Mobile messaging services provider TynTec has just launched a new service which will allow major telecoms carriers to route voice calls to mobile phones directly to their destination network operator.

The new service, called Voice Network Query, will overcome the issue of onward routing of voice calls to ported mobile numbers, thus reducing the issue of excess network traffic generated by voice calls misrouted due to mobile number portability.

When a mobile user switches network but retains their current phone number, calls have traditionally been routed via the user’s former operator’s infrastructure, which then routes calls to the operator which now provides service to the customer.  This double handling of calls generates additional network traffic and transmission costs which, ultimately, are passed on to subscribers. With TynTec’s Voice Network Query, TynTec customers can check the actual network of a mobile number before routing the call, thus routing the voice call directly to the correct network and avoiding unnecessary network traffic.

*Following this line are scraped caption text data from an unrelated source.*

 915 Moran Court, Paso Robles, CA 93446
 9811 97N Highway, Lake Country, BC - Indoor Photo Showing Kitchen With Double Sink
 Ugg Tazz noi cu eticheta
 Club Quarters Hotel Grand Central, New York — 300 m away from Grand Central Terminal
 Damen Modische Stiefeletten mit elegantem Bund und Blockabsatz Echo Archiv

TynTec is able to offer this unique service through its portfolio of deep-level (SS7) connections into the global mobile network.  Using their access directly into mobile operators, TynTec can query any mobile number to establish its home network, whichever operator that number might have originated on.

Michael Kowalzik, CEO, TynTec, said: ‘Mobile Number Portability is a great thing for consumers but has caused huge amounts of problems in the routing of voice calls and lack of tariff transparency for the subscriber.  Because mobile numbers are attached to a particular operator, when that number is ported onto a customer’s new operator, the routing process can become hugely complex.

‘Voice Network Query overcomes that problem with a simple and elegant solution – by ‘asking’ the phone what network its sitting on before routing the call it’s possible to connect directly to the right network without the hassle and cost of unnecessary connections through intermediary operators.”